If it’s control systems all the way up, this way of looking at cognition implies a single measure of goodness that is being maximized at the highest level. Perhaps an evolutionary survive & thrive imperative that is going on above the levels we are conscious at? It fits pretty well with ideas about executive functions. But now I’m getting out of my area of expertise.
“An agent that just seeks to minimize surprisal is better off receiving no sensory data by being dead! An agent that seeks to maintain homeostatic balance observes that being dead is not being homeostatically balanced.”
If you having Surfing Uncertainty or want to borrow it from me, this is addressed in Section 8.10, but it’s hard to understand and not very convincing. It seems to be one part repeating the word “embodiment” like a mantra, one part saying “Yeah, okay, that’s because of something other than predictive processing, we didn’t say this model explained everything, and one part basically Powers’ solution – saying that we have hard-coded “predictions” of getting enough to eat or being the right temperature or whatever.
Interestingly, Clark’s description of what a hypothetical predictive agent that really tried to minimize surprisal without these constraints would do is sit in a dark room without eating or socializing or doing anything. I’m struck by the relevance to depression here, though maybe it’s a coincidence.
Scott: have you read Immanuel Kant’s Critique of Pure Reason? I remember reading somewhere that you were in philosophy as your undergrad, so there’s a substantial chance of it, but on the off chance you haven’t yet had the opportunity, I highly recommend it.
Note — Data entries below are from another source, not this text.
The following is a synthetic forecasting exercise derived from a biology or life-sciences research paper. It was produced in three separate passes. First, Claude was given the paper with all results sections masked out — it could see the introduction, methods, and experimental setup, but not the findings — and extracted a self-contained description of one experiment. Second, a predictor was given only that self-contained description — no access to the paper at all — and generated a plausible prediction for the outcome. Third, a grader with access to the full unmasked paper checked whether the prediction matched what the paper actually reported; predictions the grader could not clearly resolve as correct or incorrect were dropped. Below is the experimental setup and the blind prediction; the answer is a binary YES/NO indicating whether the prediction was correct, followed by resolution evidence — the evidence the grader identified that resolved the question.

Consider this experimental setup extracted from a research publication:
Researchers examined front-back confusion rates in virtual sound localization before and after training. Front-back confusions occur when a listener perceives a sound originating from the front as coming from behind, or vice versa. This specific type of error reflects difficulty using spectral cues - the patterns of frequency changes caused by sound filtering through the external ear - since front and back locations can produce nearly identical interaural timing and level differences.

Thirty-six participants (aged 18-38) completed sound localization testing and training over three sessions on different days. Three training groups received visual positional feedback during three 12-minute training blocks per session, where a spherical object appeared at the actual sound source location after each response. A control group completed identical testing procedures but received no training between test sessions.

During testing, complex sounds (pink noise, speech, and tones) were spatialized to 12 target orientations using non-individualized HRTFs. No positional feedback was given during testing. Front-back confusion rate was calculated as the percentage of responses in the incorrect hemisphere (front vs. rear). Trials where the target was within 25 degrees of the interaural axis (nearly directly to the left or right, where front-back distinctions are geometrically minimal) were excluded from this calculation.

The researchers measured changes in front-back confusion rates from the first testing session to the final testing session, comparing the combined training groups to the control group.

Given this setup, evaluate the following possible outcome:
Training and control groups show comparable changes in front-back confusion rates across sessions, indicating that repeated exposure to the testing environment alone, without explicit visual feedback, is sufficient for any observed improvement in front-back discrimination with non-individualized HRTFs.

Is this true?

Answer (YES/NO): NO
I (along with some of the commenters in the previous thread) think there’s a lot of overlap between it and PP – not total, but close in several key regards. Like Greek atomism, Kant’s work makes a bunch of claims purely based on sitting down and thinking about the problem which in turn appear to be entirely correct. In particular, his expression of the careful interplay between empirical appearances and concepts as constituting the cognition of objects (as featured in the Transcendental Deduction and elsewhere) is highly predictive of PP, although I’m still a little on the fence as to whether his Categories were jumping the gun.
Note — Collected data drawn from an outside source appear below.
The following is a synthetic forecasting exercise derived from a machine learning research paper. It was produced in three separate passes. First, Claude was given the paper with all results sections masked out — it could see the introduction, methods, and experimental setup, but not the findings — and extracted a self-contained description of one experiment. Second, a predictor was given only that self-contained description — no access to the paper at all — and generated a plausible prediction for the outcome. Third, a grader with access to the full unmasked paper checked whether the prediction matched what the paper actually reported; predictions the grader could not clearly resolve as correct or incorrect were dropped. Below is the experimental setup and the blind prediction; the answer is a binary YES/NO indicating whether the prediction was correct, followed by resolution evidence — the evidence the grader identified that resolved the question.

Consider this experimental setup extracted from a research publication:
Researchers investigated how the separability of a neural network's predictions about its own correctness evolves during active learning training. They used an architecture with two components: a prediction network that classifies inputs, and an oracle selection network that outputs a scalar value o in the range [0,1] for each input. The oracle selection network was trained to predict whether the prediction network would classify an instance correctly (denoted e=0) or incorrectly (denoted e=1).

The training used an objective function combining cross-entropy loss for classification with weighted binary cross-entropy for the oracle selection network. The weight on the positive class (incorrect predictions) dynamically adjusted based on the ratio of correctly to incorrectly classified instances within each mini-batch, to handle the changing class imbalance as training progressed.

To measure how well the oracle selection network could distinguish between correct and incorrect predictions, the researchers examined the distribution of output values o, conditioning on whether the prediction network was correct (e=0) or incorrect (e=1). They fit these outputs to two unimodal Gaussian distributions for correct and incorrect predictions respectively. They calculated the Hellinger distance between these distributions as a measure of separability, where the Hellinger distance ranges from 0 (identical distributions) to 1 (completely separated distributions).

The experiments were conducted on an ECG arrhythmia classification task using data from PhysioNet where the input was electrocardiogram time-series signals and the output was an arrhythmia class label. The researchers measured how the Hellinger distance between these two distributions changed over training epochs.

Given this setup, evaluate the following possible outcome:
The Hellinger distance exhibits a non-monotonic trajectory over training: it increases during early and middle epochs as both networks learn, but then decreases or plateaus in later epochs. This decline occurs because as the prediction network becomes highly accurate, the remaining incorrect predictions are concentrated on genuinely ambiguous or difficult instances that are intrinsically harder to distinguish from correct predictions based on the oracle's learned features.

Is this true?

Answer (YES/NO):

If you’ve read it and think there’s no relation, then I’d be interested in hearing.
Yeah, see for example here, which I still don’t feel got a really good answer.
I can see the resemblance between this and Kant’s ideas, but I think in the end PP treats perception as a glorified Photoshop Sharpen Image filter, and Kant treats it as the source of time and space and math and order and everything else.
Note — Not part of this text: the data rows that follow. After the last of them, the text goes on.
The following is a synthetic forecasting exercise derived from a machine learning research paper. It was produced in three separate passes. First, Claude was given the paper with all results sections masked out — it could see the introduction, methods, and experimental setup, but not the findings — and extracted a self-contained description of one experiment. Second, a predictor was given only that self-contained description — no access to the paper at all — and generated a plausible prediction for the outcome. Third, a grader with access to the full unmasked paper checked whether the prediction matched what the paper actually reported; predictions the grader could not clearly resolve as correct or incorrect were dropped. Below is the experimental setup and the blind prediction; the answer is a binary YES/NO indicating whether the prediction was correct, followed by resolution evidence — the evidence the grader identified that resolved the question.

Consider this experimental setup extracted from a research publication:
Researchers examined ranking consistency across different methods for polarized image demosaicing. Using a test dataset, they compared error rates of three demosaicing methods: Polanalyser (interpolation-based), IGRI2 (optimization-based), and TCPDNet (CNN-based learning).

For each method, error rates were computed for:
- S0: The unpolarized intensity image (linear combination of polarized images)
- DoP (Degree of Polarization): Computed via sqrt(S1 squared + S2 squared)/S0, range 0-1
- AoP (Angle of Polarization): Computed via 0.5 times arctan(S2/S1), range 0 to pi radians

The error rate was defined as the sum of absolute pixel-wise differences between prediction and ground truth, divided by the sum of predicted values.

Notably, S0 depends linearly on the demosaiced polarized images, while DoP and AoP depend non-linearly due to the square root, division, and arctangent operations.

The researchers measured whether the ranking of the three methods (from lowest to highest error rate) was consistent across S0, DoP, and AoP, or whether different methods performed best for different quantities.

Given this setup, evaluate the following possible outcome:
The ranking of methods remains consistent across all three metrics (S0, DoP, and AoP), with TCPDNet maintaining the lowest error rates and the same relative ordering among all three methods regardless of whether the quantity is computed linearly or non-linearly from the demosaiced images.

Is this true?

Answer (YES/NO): YES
In particular, Kant’s whole point was to resolve certain philosophical questions that AFAICT PP doesn’t do anything to resolve. That makes me think maybe the resemblance is more of a coincidence.
Did not see that post! I’d like to try and answer as best I can.
Part one: Kant was talking in part about mathematical laws, but more critically about the whole project of empirical science. Empirical science is, at its core, this kind of up-down structuring that PP is working with: expectations and sense data interact to create meaningful results. The problem at the time was that the general philosophy was torn between Locke’s style of hyper-realism and idealism from folks like Berkeley and (although not wholeheartedly) Descartes. That is, from the one direction you had people who were claiming that sense-data gave the full and true story every time, and from the other, people who said only the expectations meant anything. Idealism was pretty well scuttled from the get-go, because nobody really has ever believed it, but Lockean realism had to wait for a refutation by Humean skepticism (e.g. through the problem of induction). The problem there was that Hume didn’t leave anything really great to go on after the fact, except for a fairly undeveloped notion of “natural law.” This is where Kant steps in.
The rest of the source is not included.